[Stored data entries]
========================================
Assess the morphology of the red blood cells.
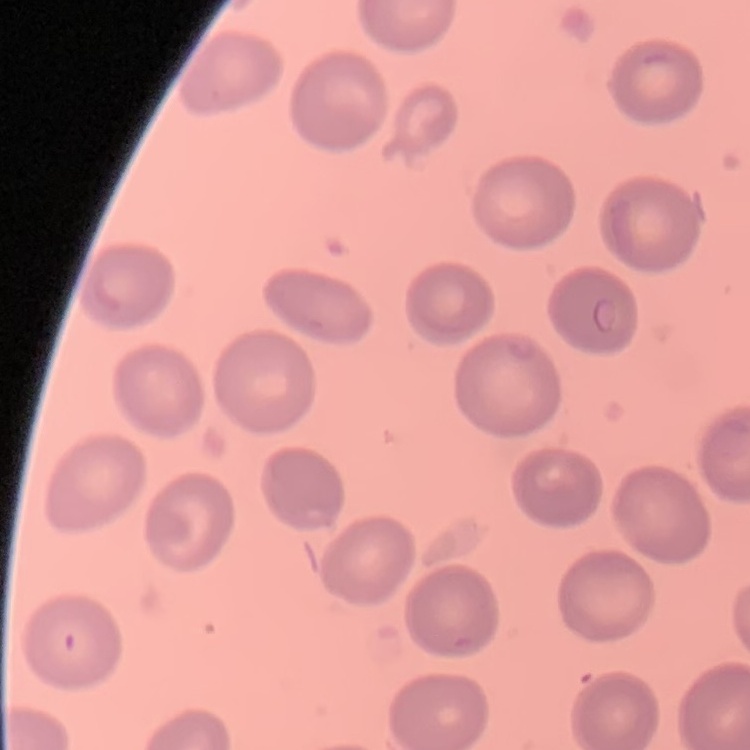

They show no rouleaux formation.

Summary:
  - Preparation: thin blood smear
  - Image type: square crop of a larger photomicrograph
  - Stain: Field's or Giemsa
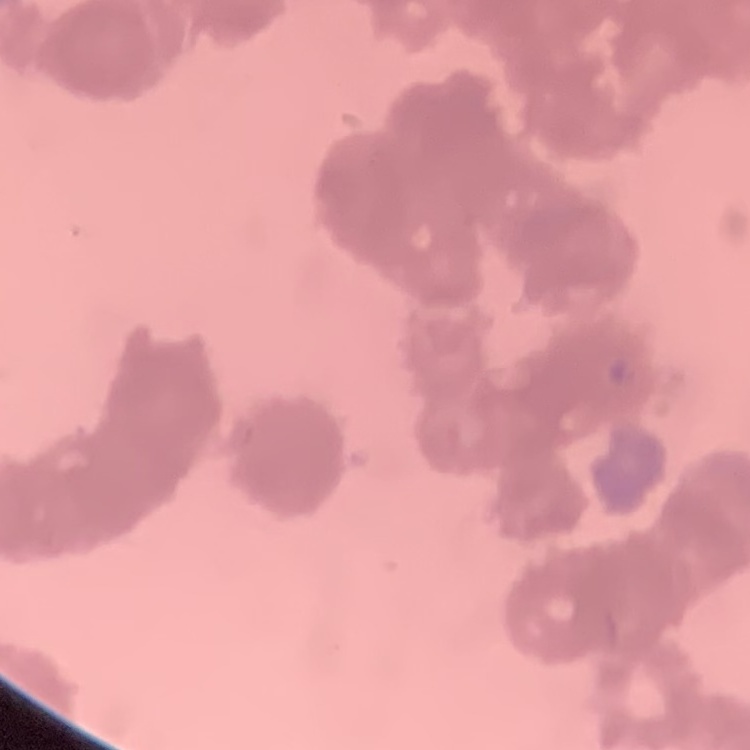 The red blood cells exhibit rouleaux formation. Field's or Giemsa stain. Thin blood smear. One tile cut from a larger photomicrograph.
Outline each Babesia divergens-infected red blood cell.
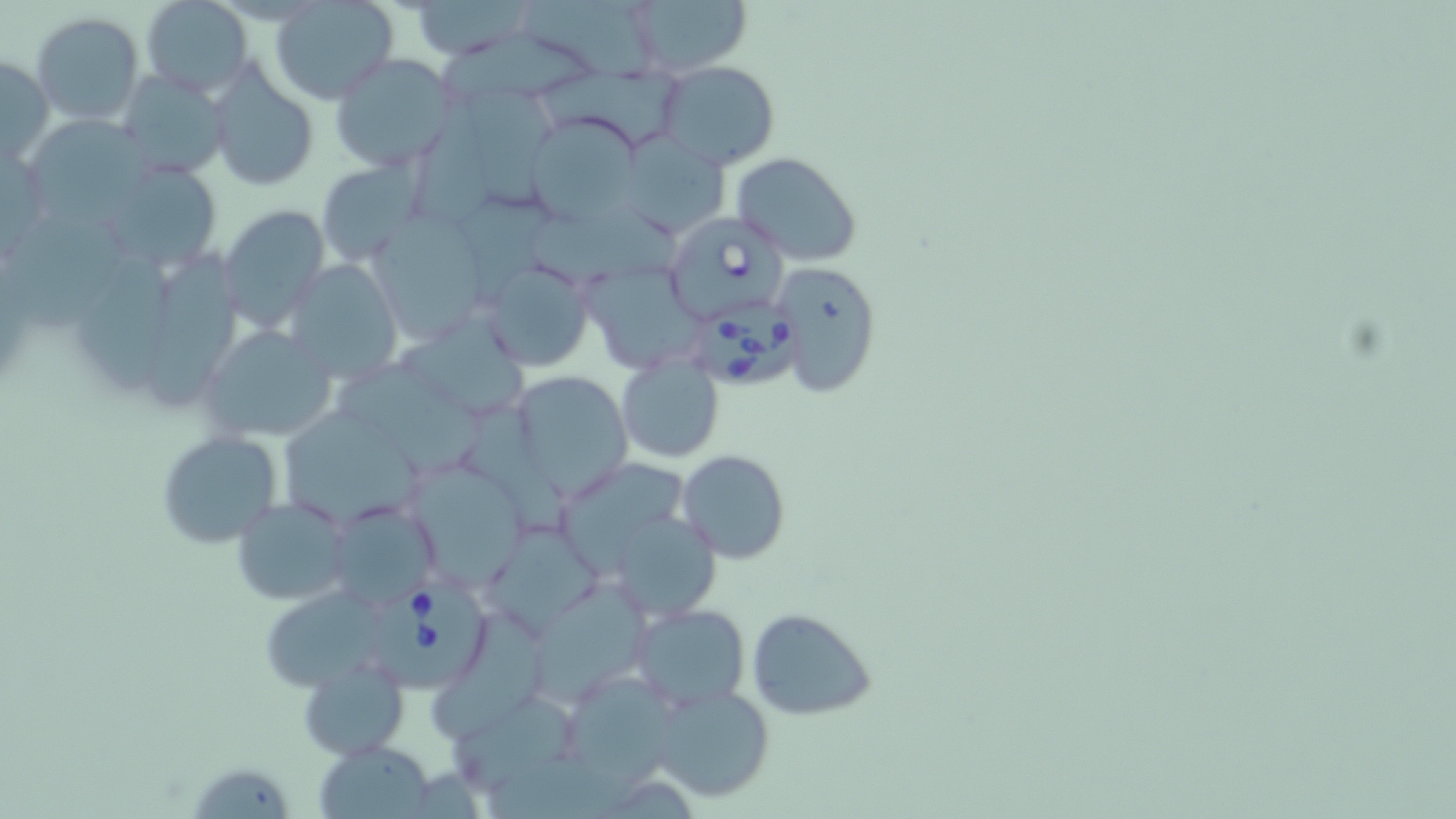
Approximate bounding boxes as named x1/y1/x2/y2 corners in pixels.
Babesia divergens-infected red blood cells: (x1=661, y1=211, x2=790, y2=321), (x1=690, y1=303, x2=814, y2=394), (x1=365, y1=581, x2=496, y2=689).

Summary:
  - Uninfected red blood cell locations: (x1=141, y1=0, x2=253, y2=97), (x1=407, y1=0, x2=539, y2=60), (x1=524, y1=0, x2=658, y2=92), (x1=625, y1=0, x2=755, y2=77), (x1=270, y1=1, x2=399, y2=103), (x1=31, y1=13, x2=144, y2=126), (x1=442, y1=36, x2=595, y2=98), (x1=329, y1=53, x2=458, y2=172), (x1=0, y1=55, x2=53, y2=165), (x1=658, y1=60, x2=781, y2=170), (x1=538, y1=63, x2=684, y2=142), (x1=206, y1=65, x2=320, y2=191), (x1=115, y1=71, x2=228, y2=179), (x1=464, y1=79, x2=559, y2=209), (x1=412, y1=102, x2=508, y2=247), (x1=29, y1=112, x2=150, y2=227), (x1=527, y1=114, x2=644, y2=225), (x1=613, y1=134, x2=733, y2=239), (x1=729, y1=152, x2=863, y2=267), (x1=96, y1=159, x2=224, y2=270), (x1=315, y1=159, x2=424, y2=264), (x1=458, y1=194, x2=556, y2=311), (x1=218, y1=203, x2=328, y2=334), (x1=11, y1=210, x2=127, y2=342), (x1=531, y1=212, x2=677, y2=286), (x1=375, y1=218, x2=493, y2=353), (x1=79, y1=251, x2=173, y2=401), (x1=148, y1=251, x2=240, y2=410), (x1=283, y1=259, x2=400, y2=381), (x1=481, y1=260, x2=596, y2=372), (x1=772, y1=260, x2=882, y2=399), (x1=587, y1=273, x2=708, y2=381), (x1=398, y1=315, x2=531, y2=416), (x1=199, y1=325, x2=341, y2=444), (x1=615, y1=355, x2=724, y2=462), (x1=342, y1=363, x2=481, y2=476), (x1=507, y1=370, x2=631, y2=498), (x1=286, y1=407, x2=426, y2=521), (x1=462, y1=413, x2=580, y2=543), (x1=155, y1=431, x2=282, y2=550), (x1=677, y1=450, x2=788, y2=563), (x1=404, y1=460, x2=528, y2=588), (x1=233, y1=496, x2=351, y2=605), (x1=324, y1=499, x2=442, y2=613), (x1=605, y1=510, x2=723, y2=621), (x1=482, y1=522, x2=601, y2=636), (x1=535, y1=585, x2=663, y2=703), (x1=260, y1=596, x2=381, y2=693), (x1=630, y1=604, x2=751, y2=713), (x1=746, y1=608, x2=878, y2=719), (x1=433, y1=612, x2=550, y2=738), (x1=299, y1=654, x2=410, y2=761), (x1=572, y1=682, x2=684, y2=790), (x1=648, y1=682, x2=773, y2=803), (x1=452, y1=691, x2=584, y2=796), (x1=316, y1=740, x2=436, y2=817), (x1=190, y1=760, x2=287, y2=819)
  - Slide-level diagnosis: Babesia divergens
  - Preparation: thin blood smear
  - Modality: optical microscopy
  - Magnification: 1000x
  - Image size: 1456×819 pixels
  - Field of view: single
  - Stain: May-Grünwald-Giemsa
Give the extent of all uninfected red blood cells.
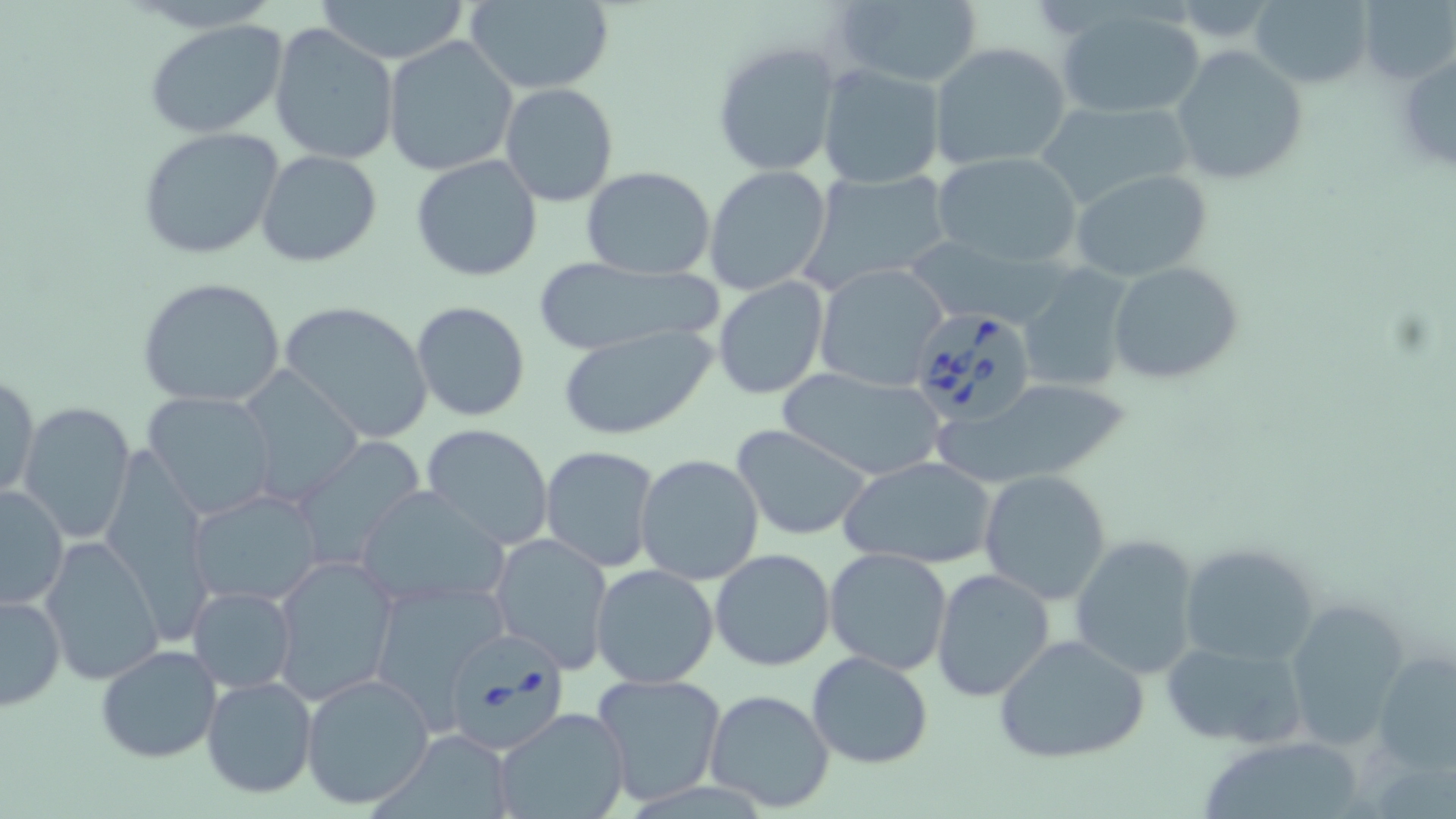
Approximate bounding boxes as [x1, y1, x2, y2] in pixels.
Uninfected red blood cells: [311, 0, 473, 65], [464, 0, 616, 94], [1250, 0, 1375, 88], [1356, 0, 1453, 85], [826, 1, 985, 88], [1053, 5, 1207, 121], [142, 18, 291, 139], [268, 22, 400, 166], [383, 36, 518, 177], [712, 38, 842, 176], [928, 41, 1076, 173], [1169, 46, 1309, 186], [1396, 48, 1456, 177], [818, 65, 946, 190], [499, 83, 618, 207], [1034, 99, 1195, 212], [136, 126, 286, 262], [256, 150, 383, 266], [931, 151, 1083, 269], [411, 155, 544, 283], [703, 164, 834, 296], [579, 166, 717, 279], [1069, 168, 1213, 282], [805, 169, 953, 291], [916, 241, 1080, 324], [525, 258, 727, 357], [1107, 261, 1245, 385], [814, 263, 951, 390], [1016, 265, 1136, 393], [713, 275, 830, 401], [136, 276, 287, 409], [278, 300, 435, 443], [410, 301, 531, 423], [555, 324, 717, 443], [776, 366, 946, 482], [237, 367, 365, 502], [1, 371, 41, 505], [950, 378, 1133, 487], [143, 391, 278, 518], [18, 400, 138, 545], [421, 422, 554, 550], [732, 424, 876, 542], [290, 438, 427, 570], [540, 446, 663, 573], [634, 452, 767, 585], [841, 455, 997, 570], [978, 469, 1113, 603], [0, 485, 69, 609], [353, 485, 510, 608], [187, 488, 327, 607], [489, 531, 615, 672], [1068, 534, 1203, 677], [40, 536, 166, 686], [1177, 541, 1321, 668], [824, 547, 954, 675], [710, 548, 836, 669], [271, 555, 399, 701], [589, 563, 721, 688], [931, 567, 1056, 701], [370, 577, 512, 717], [187, 585, 297, 694], [0, 593, 67, 710], [1284, 596, 1416, 746], [993, 634, 1149, 765], [1159, 635, 1310, 749], [95, 645, 223, 765], [1373, 649, 1456, 773], [805, 652, 934, 769], [593, 672, 726, 804], [300, 673, 436, 810], [201, 674, 319, 799], [704, 688, 836, 814], [494, 707, 630, 819], [1201, 744, 1366, 819].

Summary:
  - Babesia divergens-infected red blood cell locations: [906, 307, 1039, 428], [436, 623, 571, 757]
  - Slide-level diagnosis: Babesia divergens
  - Modality: optical microscopy
  - Magnification: 1000x
  - Preparation: thin blood film
  - Field of view: single
  - Image size: 1456×819 pixels
  - Stain: May-Grünwald-Giemsa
========================================
# [TASK BRIEF]
The full text of the data above, exact and without pictures, is what to return.

# [RESULT FOR THIS EXERCISE]
Assess the morphology of the red blood cells.

They show no rouleaux formation.

Summary:
  - Preparation: thin blood smear
  - Image type: square crop of a larger photomicrograph
  - Stain: Field's or Giemsa
 The red blood cells exhibit rouleaux formation. Field's or Giemsa stain. Thin blood smear. One tile cut from a larger photomicrograph.
Outline each Babesia divergens-infected red blood cell.
Approximate bounding boxes as named x1/y1/x2/y2 corners in pixels.
Babesia divergens-infected red blood cells: (x1=661, y1=211, x2=790, y2=321), (x1=690, y1=303, x2=814, y2=394), (x1=365, y1=581, x2=496, y2=689).

Summary:
  - Uninfected red blood cell locations: (x1=141, y1=0, x2=253, y2=97), (x1=407, y1=0, x2=539, y2=60), (x1=524, y1=0, x2=658, y2=92), (x1=625, y1=0, x2=755, y2=77), (x1=270, y1=1, x2=399, y2=103), (x1=31, y1=13, x2=144, y2=126), (x1=442, y1=36, x2=595, y2=98), (x1=329, y1=53, x2=458, y2=172), (x1=0, y1=55, x2=53, y2=165), (x1=658, y1=60, x2=781, y2=170), (x1=538, y1=63, x2=684, y2=142), (x1=206, y1=65, x2=320, y2=191), (x1=115, y1=71, x2=228, y2=179), (x1=464, y1=79, x2=559, y2=209), (x1=412, y1=102, x2=508, y2=247), (x1=29, y1=112, x2=150, y2=227), (x1=527, y1=114, x2=644, y2=225), (x1=613, y1=134, x2=733, y2=239), (x1=729, y1=152, x2=863, y2=267), (x1=96, y1=159, x2=224, y2=270), (x1=315, y1=159, x2=424, y2=264), (x1=458, y1=194, x2=556, y2=311), (x1=218, y1=203, x2=328, y2=334), (x1=11, y1=210, x2=127, y2=342), (x1=531, y1=212, x2=677, y2=286), (x1=375, y1=218, x2=493, y2=353), (x1=79, y1=251, x2=173, y2=401), (x1=148, y1=251, x2=240, y2=410), (x1=283, y1=259, x2=400, y2=381), (x1=481, y1=260, x2=596, y2=372), (x1=772, y1=260, x2=882, y2=399), (x1=587, y1=273, x2=708, y2=381), (x1=398, y1=315, x2=531, y2=416), (x1=199, y1=325, x2=341, y2=444), (x1=615, y1=355, x2=724, y2=462), (x1=342, y1=363, x2=481, y2=476), (x1=507, y1=370, x2=631, y2=498), (x1=286, y1=407, x2=426, y2=521), (x1=462, y1=413, x2=580, y2=543), (x1=155, y1=431, x2=282, y2=550), (x1=677, y1=450, x2=788, y2=563), (x1=404, y1=460, x2=528, y2=588), (x1=233, y1=496, x2=351, y2=605), (x1=324, y1=499, x2=442, y2=613), (x1=605, y1=510, x2=723, y2=621), (x1=482, y1=522, x2=601, y2=636), (x1=535, y1=585, x2=663, y2=703), (x1=260, y1=596, x2=381, y2=693), (x1=630, y1=604, x2=751, y2=713), (x1=746, y1=608, x2=878, y2=719), (x1=433, y1=612, x2=550, y2=738), (x1=299, y1=654, x2=410, y2=761), (x1=572, y1=682, x2=684, y2=790), (x1=648, y1=682, x2=773, y2=803), (x1=452, y1=691, x2=584, y2=796), (x1=316, y1=740, x2=436, y2=817), (x1=190, y1=760, x2=287, y2=819)
  - Slide-level diagnosis: Babesia divergens
  - Preparation: thin blood smear
  - Modality: optical microscopy
  - Magnification: 1000x
  - Image size: 1456×819 pixels
  - Field of view: single
  - Stain: May-Grünwald-Giemsa
Give the extent of all uninfected red blood cells.
Approximate bounding boxes as [x1, y1, x2, y2] in pixels.
Uninfected red blood cells: [311, 0, 473, 65], [464, 0, 616, 94], [1250, 0, 1375, 88], [1356, 0, 1453, 85], [826, 1, 985, 88], [1053, 5, 1207, 121], [142, 18, 291, 139], [268, 22, 400, 166], [383, 36, 518, 177], [712, 38, 842, 176], [928, 41, 1076, 173], [1169, 46, 1309, 186], [1396, 48, 1456, 177], [818, 65, 946, 190], [499, 83, 618, 207], [1034, 99, 1195, 212], [136, 126, 286, 262], [256, 150, 383, 266], [931, 151, 1083, 269], [411, 155, 544, 283], [703, 164, 834, 296], [579, 166, 717, 279], [1069, 168, 1213, 282], [805, 169, 953, 291], [916, 241, 1080, 324], [525, 258, 727, 357], [1107, 261, 1245, 385], [814, 263, 951, 390], [1016, 265, 1136, 393], [713, 275, 830, 401], [136, 276, 287, 409], [278, 300, 435, 443], [410, 301, 531, 423], [555, 324, 717, 443], [776, 366, 946, 482], [237, 367, 365, 502], [1, 371, 41, 505], [950, 378, 1133, 487], [143, 391, 278, 518], [18, 400, 138, 545], [421, 422, 554, 550], [732, 424, 876, 542], [290, 438, 427, 570], [540, 446, 663, 573], [634, 452, 767, 585], [841, 455, 997, 570], [978, 469, 1113, 603], [0, 485, 69, 609], [353, 485, 510, 608], [187, 488, 327, 607], [489, 531, 615, 672], [1068, 534, 1203, 677], [40, 536, 166, 686], [1177, 541, 1321, 668], [824, 547, 954, 675], [710, 548, 836, 669], [271, 555, 399, 701], [589, 563, 721, 688], [931, 567, 1056, 701], [370, 577, 512, 717], [187, 585, 297, 694], [0, 593, 67, 710], [1284, 596, 1416, 746], [993, 634, 1149, 765], [1159, 635, 1310, 749], [95, 645, 223, 765], [1373, 649, 1456, 773], [805, 652, 934, 769], [593, 672, 726, 804], [300, 673, 436, 810], [201, 674, 319, 799], [704, 688, 836, 814], [494, 707, 630, 819], [1201, 744, 1366, 819].

Summary:
  - Babesia divergens-infected red blood cell locations: [906, 307, 1039, 428], [436, 623, 571, 757]
  - Slide-level diagnosis: Babesia divergens
  - Modality: optical microscopy
  - Magnification: 1000x
  - Preparation: thin blood film
  - Field of view: single
  - Image size: 1456×819 pixels
  - Stain: May-Grünwald-Giemsa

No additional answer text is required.